**SOURCE DOCUMENT**
╔══
And when you tell someone something and make it should like it is the only way you can do it, you do not know what they are going through at the time beside this and what those animals mean to them.. 

SO BE Careful... it is a goat and sheep disease and they would not have a vac for it, if it was not spreading.. YES I know that they only have a Vac for sheep at the moments BUT IT WORKS we can use it.


----------



## StaceyRosado (Oct 5, 2007)

KFOWLER said:


> Quick question for Donna (kritterkeeper)---Is the Case Back a treatment for goats or for sheep with CL.? What dosage do u use per pound?? Also is it safe for pregnant goats??
> Thanks!!


I do realize you feel strongly Kritterkeeper and you are totally entitled to them - why dont you also answer the questions directed at you? I feel this would be most helpful to those looking for answers :thumb:


----------



## kritterkeeper (Nov 27, 2007)

she had also sent me a private message and I replied to her question in that.. I am sorry for sounding so rude about it, But like you said I feel very strongly about this subject.. and it is a pet peeve of mine when people use the word cull as if it is a nice word. CL is not a death sentence, 

So sorry for my rude behavior.. 

Donna B


----------



## kritterkeeper (Nov 27, 2007)

*This is the reply I gave to her in a private message minus a few personal details*

the only Vac. for CL that is available right now is for Sheep, but has been used successfully on Goats and I follow the amounts on the package.

I do not know if it is safe for PG Does, I always bottle feed my babies.. and give them the shot when I give them there other shots once a yr. and that is in the fall. the baby can have it at 2 mo and 4 weeks later. then once a year after that.. the older goats the first time get it then 4 weeks later. then once a year after that.

After talking to several vets at State Unv. It is not a death sentence. It is not curable but controllable. Did you go to the web site I had listed.. I like what the lady says

"CL is a fact of life in goats (and sheep). If you don't have it yet, you will have it. You don't have to own or buy infected goats; flies can carry the bacteria from nearby infected animals and bring it to your goats. "

Hope this helps- I know it is a heart breaking thing to go through but now that I am 2 yrs into it, I just treat it and try to make sure no one else gets it by vac for it. and telling everyone else to vac for it.

I am here for you, you can call me if you would like

Donna B


----------



## kritterkeeper (Nov 27, 2007)

I also added in a new message to her that we were told to wait till after Kidding to give the CL (Case Back) Vac.

Donna B


----------



## kelebek (Oct 5, 2007)

I need to pipe in as I have done major research and helping farms in this situation and there is more information to be had and think about also.

One must think about what is best for them, their herd, and their goals for their goats. Whether this be goats for pet, production, sales, or even for show. to say that it is a fact of owning goats / sheep is a VERY old school way of thinking - and personally would not ever think of it that way.
╚══
**STORED DATA**
╔══
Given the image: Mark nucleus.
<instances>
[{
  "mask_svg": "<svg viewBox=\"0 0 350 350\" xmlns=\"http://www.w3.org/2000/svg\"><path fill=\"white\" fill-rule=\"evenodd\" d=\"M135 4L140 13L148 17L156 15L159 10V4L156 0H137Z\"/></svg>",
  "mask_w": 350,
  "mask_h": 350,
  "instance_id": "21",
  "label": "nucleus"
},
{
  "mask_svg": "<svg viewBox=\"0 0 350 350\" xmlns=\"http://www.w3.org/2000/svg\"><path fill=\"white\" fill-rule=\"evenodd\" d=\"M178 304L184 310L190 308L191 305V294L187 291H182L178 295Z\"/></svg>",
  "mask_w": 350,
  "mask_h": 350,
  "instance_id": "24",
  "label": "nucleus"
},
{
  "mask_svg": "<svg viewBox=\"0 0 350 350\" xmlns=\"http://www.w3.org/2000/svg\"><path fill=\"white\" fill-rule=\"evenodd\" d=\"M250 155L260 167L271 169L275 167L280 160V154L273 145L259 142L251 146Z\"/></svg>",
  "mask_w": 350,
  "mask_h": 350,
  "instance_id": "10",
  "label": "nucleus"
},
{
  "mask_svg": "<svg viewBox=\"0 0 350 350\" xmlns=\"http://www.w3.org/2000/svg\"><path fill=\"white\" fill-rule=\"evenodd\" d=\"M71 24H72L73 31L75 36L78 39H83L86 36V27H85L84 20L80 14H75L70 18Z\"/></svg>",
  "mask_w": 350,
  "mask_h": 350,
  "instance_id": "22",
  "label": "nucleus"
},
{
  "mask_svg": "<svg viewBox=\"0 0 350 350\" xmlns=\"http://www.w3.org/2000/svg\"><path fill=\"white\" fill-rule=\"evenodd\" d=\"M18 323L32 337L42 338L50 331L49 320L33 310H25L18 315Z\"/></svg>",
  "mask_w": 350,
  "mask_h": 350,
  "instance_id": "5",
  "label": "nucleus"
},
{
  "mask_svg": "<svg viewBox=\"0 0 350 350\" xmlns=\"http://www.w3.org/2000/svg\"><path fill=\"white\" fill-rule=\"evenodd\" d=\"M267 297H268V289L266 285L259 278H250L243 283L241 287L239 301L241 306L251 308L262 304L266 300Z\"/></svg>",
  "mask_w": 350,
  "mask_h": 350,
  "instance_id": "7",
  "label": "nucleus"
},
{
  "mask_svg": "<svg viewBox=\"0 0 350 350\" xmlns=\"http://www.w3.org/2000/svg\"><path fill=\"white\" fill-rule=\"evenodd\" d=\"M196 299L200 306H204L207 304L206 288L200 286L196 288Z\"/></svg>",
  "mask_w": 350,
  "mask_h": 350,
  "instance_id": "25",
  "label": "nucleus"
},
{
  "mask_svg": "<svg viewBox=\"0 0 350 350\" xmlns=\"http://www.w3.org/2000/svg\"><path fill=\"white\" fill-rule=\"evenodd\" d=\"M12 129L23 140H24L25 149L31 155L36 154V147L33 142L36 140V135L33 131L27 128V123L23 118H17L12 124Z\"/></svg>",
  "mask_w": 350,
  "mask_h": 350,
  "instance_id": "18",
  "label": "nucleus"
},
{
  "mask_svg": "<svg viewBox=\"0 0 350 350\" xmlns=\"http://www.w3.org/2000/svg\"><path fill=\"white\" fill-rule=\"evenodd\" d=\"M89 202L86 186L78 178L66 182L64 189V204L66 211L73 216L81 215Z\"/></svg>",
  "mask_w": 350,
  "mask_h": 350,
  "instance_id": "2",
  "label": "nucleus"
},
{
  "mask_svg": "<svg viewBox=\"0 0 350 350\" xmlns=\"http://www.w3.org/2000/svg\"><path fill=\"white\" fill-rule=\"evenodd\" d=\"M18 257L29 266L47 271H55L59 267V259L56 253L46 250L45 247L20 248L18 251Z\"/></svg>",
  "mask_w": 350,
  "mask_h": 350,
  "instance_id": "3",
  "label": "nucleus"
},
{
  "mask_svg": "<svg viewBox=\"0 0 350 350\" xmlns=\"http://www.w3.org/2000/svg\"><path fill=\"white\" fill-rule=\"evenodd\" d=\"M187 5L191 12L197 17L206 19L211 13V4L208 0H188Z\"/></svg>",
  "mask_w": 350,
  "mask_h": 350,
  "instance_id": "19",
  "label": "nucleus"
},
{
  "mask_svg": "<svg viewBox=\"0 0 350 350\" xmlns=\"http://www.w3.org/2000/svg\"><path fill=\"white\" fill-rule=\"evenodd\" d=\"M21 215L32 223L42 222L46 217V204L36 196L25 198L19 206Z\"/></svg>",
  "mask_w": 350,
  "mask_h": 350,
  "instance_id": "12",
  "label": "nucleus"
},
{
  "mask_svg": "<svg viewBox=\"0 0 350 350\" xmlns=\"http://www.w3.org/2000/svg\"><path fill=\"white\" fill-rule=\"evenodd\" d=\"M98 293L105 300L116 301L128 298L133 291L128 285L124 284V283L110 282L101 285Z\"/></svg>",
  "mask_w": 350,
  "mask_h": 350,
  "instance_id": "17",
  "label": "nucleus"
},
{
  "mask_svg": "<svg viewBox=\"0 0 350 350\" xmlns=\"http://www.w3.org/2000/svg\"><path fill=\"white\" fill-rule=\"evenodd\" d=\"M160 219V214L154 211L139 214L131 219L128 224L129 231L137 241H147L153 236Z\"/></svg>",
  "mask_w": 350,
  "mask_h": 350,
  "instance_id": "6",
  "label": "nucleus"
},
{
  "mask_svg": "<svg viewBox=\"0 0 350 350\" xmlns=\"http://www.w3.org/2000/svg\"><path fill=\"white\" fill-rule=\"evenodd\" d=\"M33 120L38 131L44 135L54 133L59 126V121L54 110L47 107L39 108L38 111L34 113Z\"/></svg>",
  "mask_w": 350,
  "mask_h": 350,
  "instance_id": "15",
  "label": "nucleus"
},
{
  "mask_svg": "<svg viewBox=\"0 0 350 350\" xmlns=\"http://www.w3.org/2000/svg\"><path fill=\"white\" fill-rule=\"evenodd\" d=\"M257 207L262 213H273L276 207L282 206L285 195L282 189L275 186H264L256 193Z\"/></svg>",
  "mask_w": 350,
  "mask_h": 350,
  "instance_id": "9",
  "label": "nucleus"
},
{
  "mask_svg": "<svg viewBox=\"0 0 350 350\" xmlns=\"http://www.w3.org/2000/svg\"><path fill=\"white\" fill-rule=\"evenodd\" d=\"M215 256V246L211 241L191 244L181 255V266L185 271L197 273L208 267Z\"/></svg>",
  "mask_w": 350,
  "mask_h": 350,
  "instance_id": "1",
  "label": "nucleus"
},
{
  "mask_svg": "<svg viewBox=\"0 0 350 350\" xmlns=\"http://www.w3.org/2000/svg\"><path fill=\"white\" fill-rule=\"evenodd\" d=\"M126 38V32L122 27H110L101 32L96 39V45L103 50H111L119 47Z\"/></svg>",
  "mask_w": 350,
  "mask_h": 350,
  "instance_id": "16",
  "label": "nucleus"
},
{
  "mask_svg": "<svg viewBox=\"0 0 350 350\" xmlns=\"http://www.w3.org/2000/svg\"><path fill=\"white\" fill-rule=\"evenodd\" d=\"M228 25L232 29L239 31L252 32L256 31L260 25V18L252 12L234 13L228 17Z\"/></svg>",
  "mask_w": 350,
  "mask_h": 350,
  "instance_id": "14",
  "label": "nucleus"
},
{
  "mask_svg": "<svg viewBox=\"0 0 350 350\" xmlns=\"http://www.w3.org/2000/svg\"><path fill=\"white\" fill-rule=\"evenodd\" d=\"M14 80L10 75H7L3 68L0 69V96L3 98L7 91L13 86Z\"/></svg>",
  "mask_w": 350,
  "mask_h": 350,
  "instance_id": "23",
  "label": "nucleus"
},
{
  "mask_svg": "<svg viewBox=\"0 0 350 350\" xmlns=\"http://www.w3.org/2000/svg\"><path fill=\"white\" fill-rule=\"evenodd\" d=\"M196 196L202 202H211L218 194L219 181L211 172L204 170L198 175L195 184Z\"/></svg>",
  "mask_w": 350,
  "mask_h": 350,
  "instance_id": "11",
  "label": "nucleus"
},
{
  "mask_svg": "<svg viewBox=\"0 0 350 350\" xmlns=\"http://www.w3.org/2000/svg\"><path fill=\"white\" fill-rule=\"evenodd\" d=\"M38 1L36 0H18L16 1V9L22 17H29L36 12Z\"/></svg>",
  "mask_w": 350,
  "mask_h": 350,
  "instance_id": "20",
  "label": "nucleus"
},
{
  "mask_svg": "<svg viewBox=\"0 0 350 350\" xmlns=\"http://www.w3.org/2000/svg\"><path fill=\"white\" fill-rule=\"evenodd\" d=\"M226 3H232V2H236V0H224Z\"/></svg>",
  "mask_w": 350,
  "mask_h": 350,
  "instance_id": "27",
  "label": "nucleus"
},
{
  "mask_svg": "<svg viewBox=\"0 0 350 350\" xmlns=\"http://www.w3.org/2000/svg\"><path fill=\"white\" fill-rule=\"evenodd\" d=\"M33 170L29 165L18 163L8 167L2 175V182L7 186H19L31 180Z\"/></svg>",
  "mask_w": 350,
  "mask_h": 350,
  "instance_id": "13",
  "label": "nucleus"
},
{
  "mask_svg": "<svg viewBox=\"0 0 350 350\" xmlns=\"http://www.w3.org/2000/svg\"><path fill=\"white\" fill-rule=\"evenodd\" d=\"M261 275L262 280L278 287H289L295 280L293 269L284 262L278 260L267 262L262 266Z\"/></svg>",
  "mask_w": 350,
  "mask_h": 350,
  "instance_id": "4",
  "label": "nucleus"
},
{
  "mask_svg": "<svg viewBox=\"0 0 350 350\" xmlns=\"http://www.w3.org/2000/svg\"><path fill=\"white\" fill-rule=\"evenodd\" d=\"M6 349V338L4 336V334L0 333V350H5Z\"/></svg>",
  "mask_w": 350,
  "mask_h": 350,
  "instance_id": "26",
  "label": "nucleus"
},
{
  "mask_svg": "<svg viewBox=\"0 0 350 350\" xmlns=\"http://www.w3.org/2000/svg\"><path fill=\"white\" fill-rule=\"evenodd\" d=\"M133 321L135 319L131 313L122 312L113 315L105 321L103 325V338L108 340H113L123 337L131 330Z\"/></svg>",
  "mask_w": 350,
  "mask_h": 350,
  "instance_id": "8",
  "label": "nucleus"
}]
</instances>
╚══
**PROBLEMS TO SOLVE**
a) In the forum thread on CL, at what age can a kid first receive the CL vaccine?
b) Say whether each statement agrees with the forum thread on CL, answering yes or no and quoting the deciding words: (i) The only CL vaccine available right now is made for goats. (ii) kritterkeeper was told to wait until after kidding to give the CL vaccine. (iii) kritterkeeper says CL is curable.

**OUTPUTS BY TASK**
a) At 2 months, followed by another shot 4 weeks later.

b)
(i) No: "the only Vac. for CL that is available right now is for Sheep"
(ii) Yes: "we were told to wait till after Kidding to give the CL (Case Back) Vac."
(iii) No: "It is not curable but controllable."